In a March 24 letter to Sen. John Cornyn (R.-Texas), the Centro de Derechos Laborales, which advocates for workers at the Sanderson plant, laid out concerns among its members. “We work elbow to elbow on the production line,” the letter states. “Management has not instituted any type of social distancing. We have not been given any masks to protect ourselves.” It added:

In our plant, we are exposed to a chemical called peracetic acid that also causes a dry cough. The chemical is sprayed on the chicken throughout the process. We know that workers might think their cough is because of peracetic acid when it is actually because of COVID-19. Many workers inside the plant have a dry cough. They have not been given any respiratory protection from the virus.

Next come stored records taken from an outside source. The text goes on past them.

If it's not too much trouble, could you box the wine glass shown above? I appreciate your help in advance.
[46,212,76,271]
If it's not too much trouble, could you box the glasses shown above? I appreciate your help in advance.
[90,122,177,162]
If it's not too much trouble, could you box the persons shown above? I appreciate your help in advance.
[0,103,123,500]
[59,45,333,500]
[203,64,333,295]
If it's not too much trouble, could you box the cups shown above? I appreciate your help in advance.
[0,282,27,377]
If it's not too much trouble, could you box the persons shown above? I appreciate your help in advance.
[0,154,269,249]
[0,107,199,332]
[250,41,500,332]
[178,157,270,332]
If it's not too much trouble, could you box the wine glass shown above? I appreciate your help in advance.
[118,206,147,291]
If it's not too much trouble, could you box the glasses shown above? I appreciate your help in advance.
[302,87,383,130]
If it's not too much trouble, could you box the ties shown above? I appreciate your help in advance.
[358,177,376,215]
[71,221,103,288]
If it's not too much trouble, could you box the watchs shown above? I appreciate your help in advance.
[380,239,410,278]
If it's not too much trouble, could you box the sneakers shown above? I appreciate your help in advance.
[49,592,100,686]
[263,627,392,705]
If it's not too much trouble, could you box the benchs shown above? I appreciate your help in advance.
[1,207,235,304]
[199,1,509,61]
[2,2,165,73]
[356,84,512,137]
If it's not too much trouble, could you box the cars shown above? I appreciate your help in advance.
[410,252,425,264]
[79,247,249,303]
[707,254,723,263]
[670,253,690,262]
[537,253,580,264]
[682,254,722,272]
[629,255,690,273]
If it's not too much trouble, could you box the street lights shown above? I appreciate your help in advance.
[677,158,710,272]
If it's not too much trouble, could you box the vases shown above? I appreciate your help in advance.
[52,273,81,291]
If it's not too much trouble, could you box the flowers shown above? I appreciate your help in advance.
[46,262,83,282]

The workers take lunch breaks in a tightly packed cafeteria. Martha Ojeda, senior national field organizer with Interfaith Worker Justice, heard from a worker that Sanderson had placed two tented tables outside, offering them as a space for lunching while maintaining social distance. But the area is near a facility where feather and other slaughterhouse waste is burned, creating an intolerable stench. Ojeda reports that workers told her that the company finally began handing out masks to workers on April 10. Sanderson has yet to reply to my repeated requests for comment about conditions. 

Amid the safety concerns, Sanderson has tried to appeal to its workers’ sense of duty as essential personnel during a crisis. In a March 20 memo, Sanderson’s president, Lampkin Butts, urged employees at a plant in Bryan, Texas, to stay the course as they navigate the COVID-19 crisis. “Some employees have been asking why they should continue coming to work in light of the federal government’s recent guidance to avoid groups larger than 10 people,” Butts wrote. Comparing the Sanderson workforce to front-line health care and pharmaceutical workers, the exec warned that “if people like you and me, stop coming to work every day, people will go hungry.”

Butts exhorted Sanderson workers to “look at this crisis as [an] opportunity to serve,” adding that “we need to come together as a Company and a Nation, and continue to provide the critical supply of food that we all need.” Butts assured workers that the company, “in consultation with physicians, is taking aggressive steps to limit the possibility of your being exposed at work.” 

On March 27, the company announced a $1 per hour “attendance bonus,” to “show our appreciation for their hard work and contribution to maintaining the U.S. food supply during this critical period.” The press release added: “Employees must have perfect attendance during the week in order to earn the bonus.” 

At an April 7 press conference, Vice President Mike Pence echoed Butt’s message about food system workers’ duty to keep working. Noting that concern among food industry workers for their safety had led to “incidents of worker absenteeism,” Pence addressed them directly: “You are vital,” he declared. “You are giving a great service to the people of the United States of America and we need you to continue, as a part of what we call our critical infrastructure, to show up and do your job.” In return, Pence said, the government will “work tirelessly” to ensure safe workplaces.

But as COVID-19 rips through the meatpacking industry, leading to temporary closures and fear of more deaths, the poultry workers I talked to said they don’t feel sufficiently protected from the virus. Because of their low wages—they earn a median hourly wage of $13.23, according to the Bureau of Labor Statistics—they live on the economic margins, relying on their most recent paycheck to pay bills. Many of them are undocumented immigrants and don’t have access to unemployment benefits or the $1,200 per worker emergency benefit embedded in the recent stimulus bill.

So the people who power our steady supply of chicken do so at an even higher level of stress than usual. Laura, the worker in Arkansas, told me that she and her coworkers are convinced that if an infected person does enter the facility, “one way or another, we’re all going to get sick with this disease.”